The tremendous capacity of our senses to discriminate what’s going on around us is not often something we take the time to think about.
We’ve all heard about the extraordinary resolution of the eagle’s eye which is able to see small prey animals from great distances, and about the sonar capabilities of the bat which enables it to generate a changing three-dimensional view of all the objects and insects in its flight path, in spite of the absence of light. We’ve also known for some time about both the bear’s keen ability to detect faint odors and the direction from which they arrive at its nose, and the elephant’s ability to hear sounds having frequencies well below anything we can hear.
Work over the past couple of decades has shown that humans, whose eyes can see colors with wavelengths between 390 nanometers and 700 nanometers (a nanometer is a millionth of a millimeter), can distinguish something between 2.3 and 7.5 million colors within that range of wavelengths. I certainly have difficulty believing this but this number range has not been challenged to date as far as I know.
Similarly our ability to detect different musical tones within the frequency of human hearing range of 20 to 20,000 cycles per second has been investigated and found to be about 340,000 tones, again an almost unimaginable number. Clearly, however, this number of distinguishable tones often diminishes with advanced age.

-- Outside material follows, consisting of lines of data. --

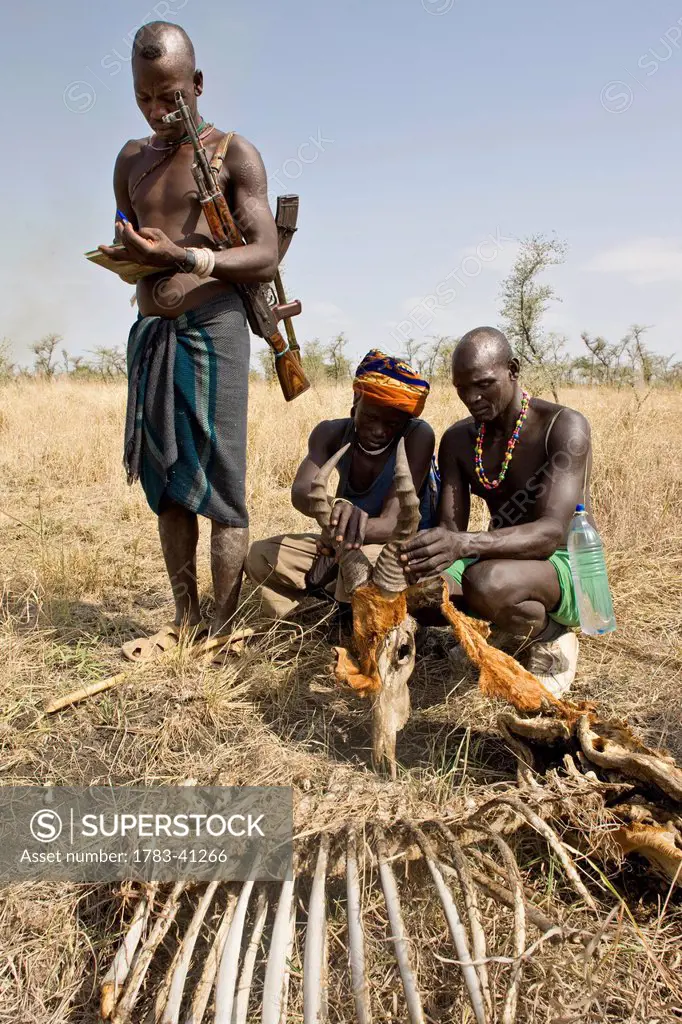 Ethiopia, Southern Nations Nationalities and Peoples' Region, South Omo, Mursi tribal men with remains of topi killed by lion on savanah; Southern Mur...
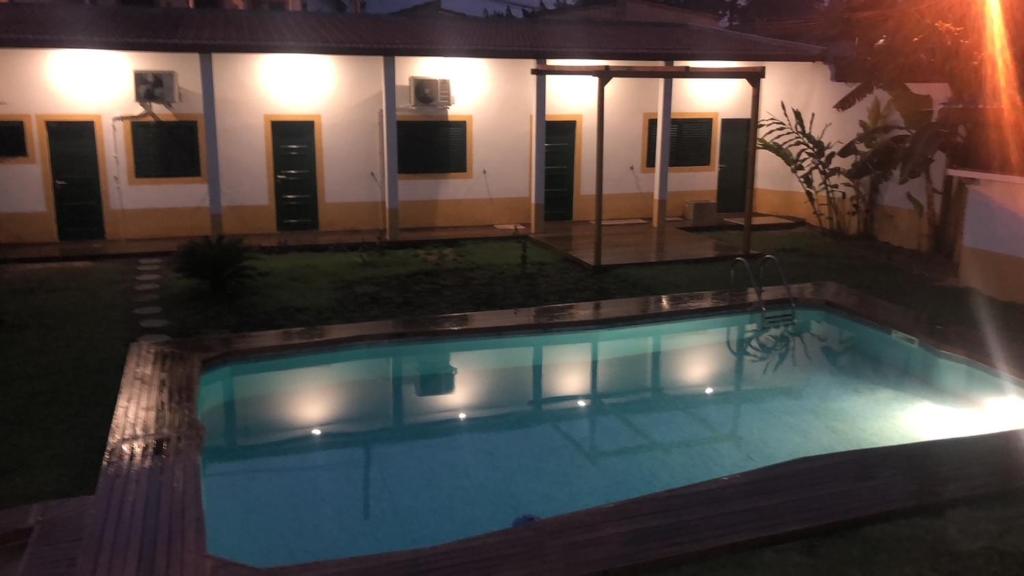 a swimming pool in front of a house at night at Baía Villa in São Tomé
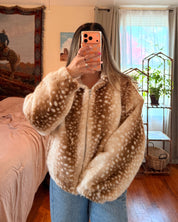 A person taking a mirror selfie in a bedroom, wearing a beige faux fur jacket with white spots resembling a deer print, paired with blue jeans.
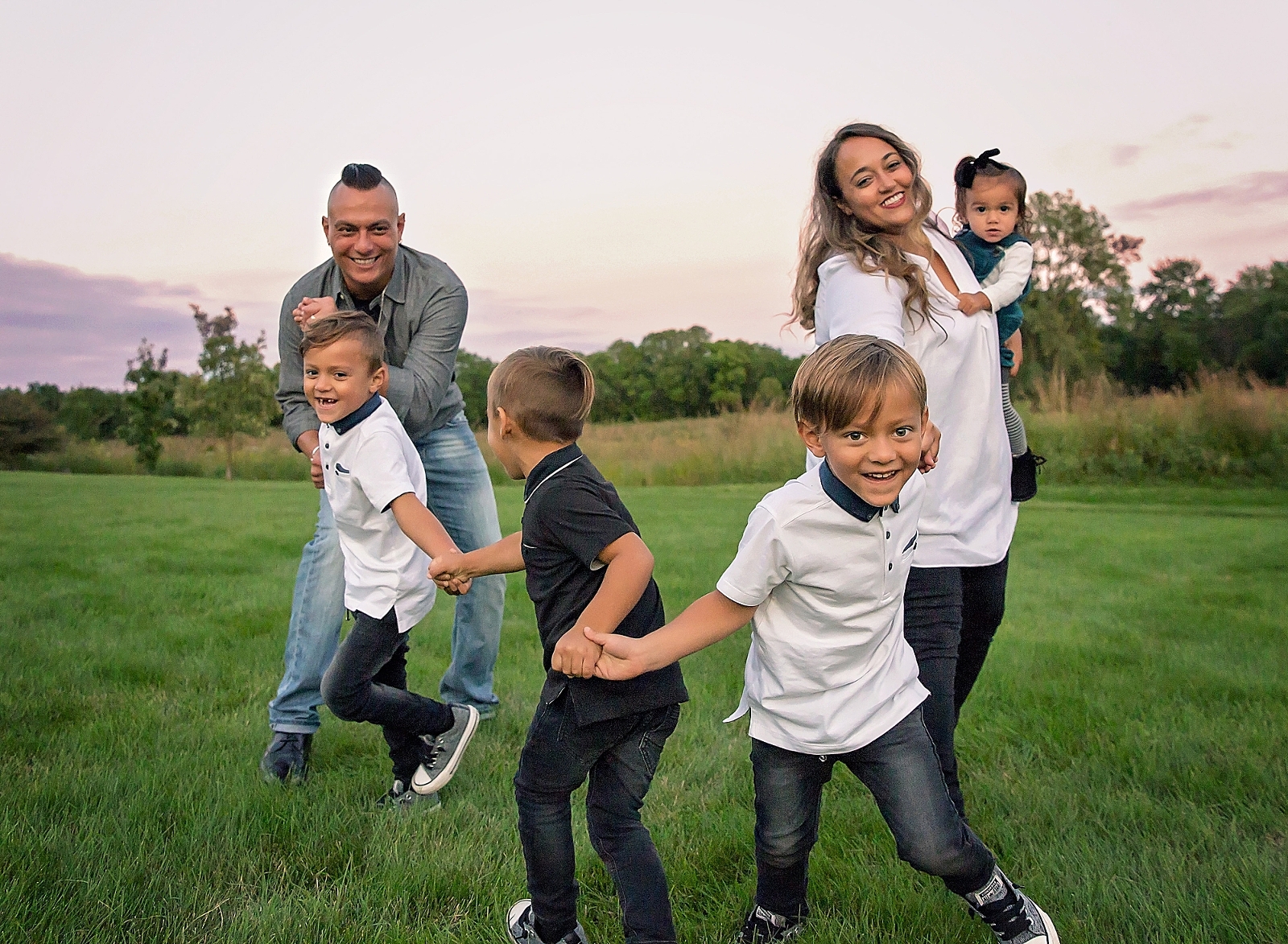 Family with 4 kids playing in a field.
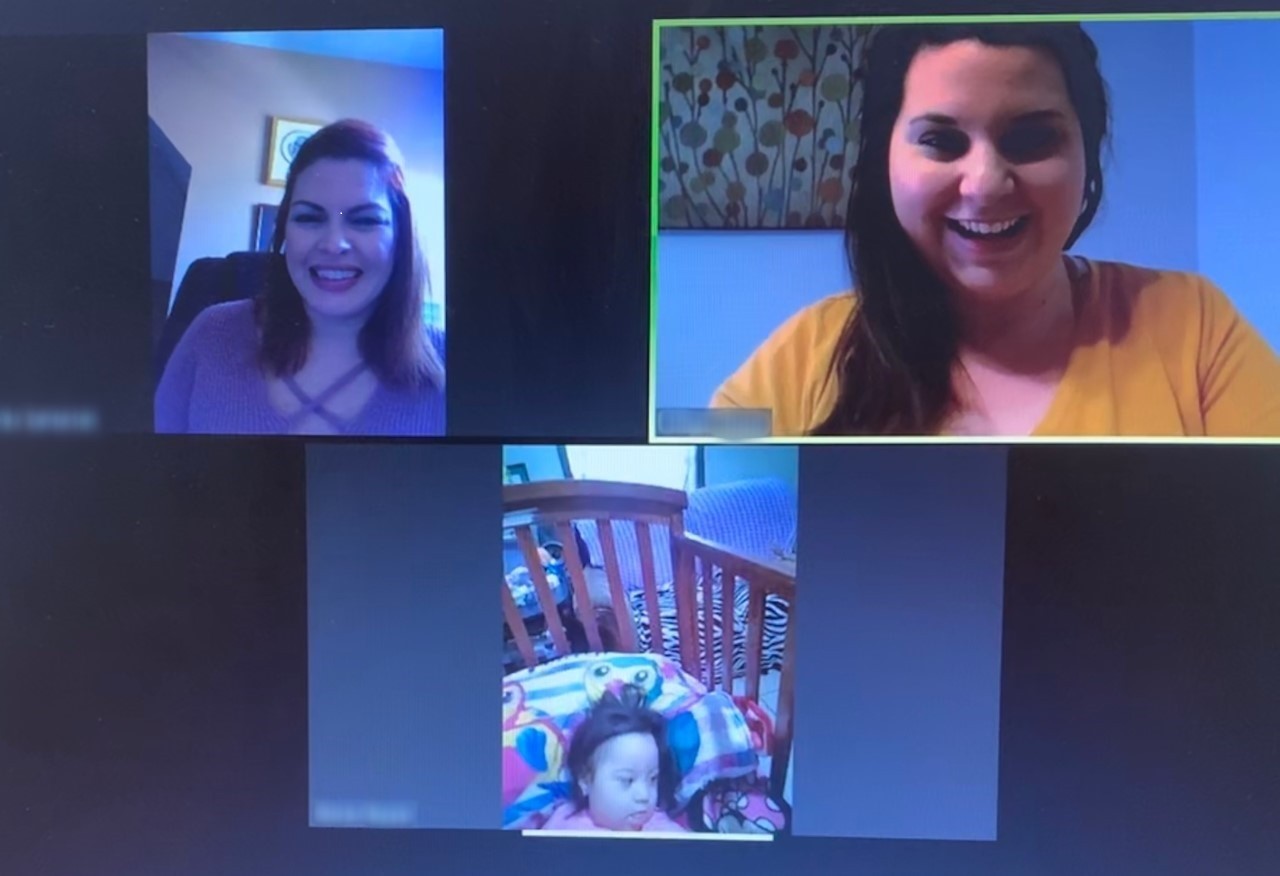 a screenshot of a teletherapy visit; on the screen are two women, the early intervention therapist and the mother of a child getting services, and then an infant laying in her crib is also shown on the video on the computer screen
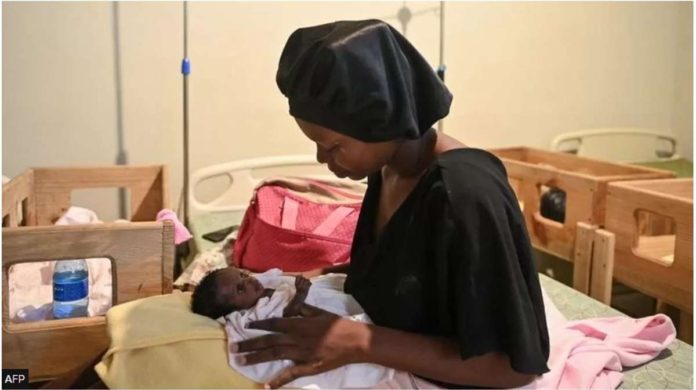 A woman holds a malnourished baby at Fontaine Hospital Center, a community clinic in the impoverished Port-au-Prince shantytown of Cite Soleil. AFP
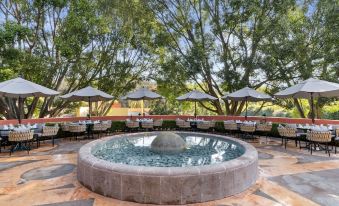 a beautiful outdoor setting with a large fountain in the center , surrounded by tables and umbrellas at Hotel Rancho San Diego Grand Spa Resort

This past March four scientists published their efforts to determine how many olfactory stimuli, or different odors, humans could distinguish. The project was made more difficult because there was no known “range” of odors “beneath” or “above” which we cannot smell. Single odor molecules do have to be volatile. That is the molecule has to exist as a gas in the vapor phase so that it can be transported by air to the olfactory nerve endings high up in our nose. Thus there is a restricted range of temperatures that will allow us to smell some molecule. If it were too cold, the molecule would not move through the air but instead be frozen in some ice-like state. While if it were too warm our olfactory nerve endings would be destroyed and made insensible. Research done in the early part of the 20th Century suggested that humans seemed able discriminate about 10,000 different odors. In most cases what we sense as an odor is a mixture of many different molecules. For example, it has been determined that the scent of a rose is composed of a mixture of some 275 different components. Therefore, what we can distinguish as a different odor is usually just a mixture containing different amounts (from zero to 100%) of each the various vapors we are able to detect with our nose. These scientists controlled their tests so as to eliminate those differences based solely on the quantity of a particular odorant mixture in the sample being tested. The 26 human subjects they used were given three vials to smell. Two contained the same mixture but in different concentrations in the odorless solvent used to dissolve the odorants, while the third vial contained a different mixture. In these double-blind tests, the subjects had to pick out the one containing the different mixture.
The astounding results obtained indicated that humans are able to discriminate more than one trillion different odors! Clearly, most of us rarely make significant use of this phenomenal capacity.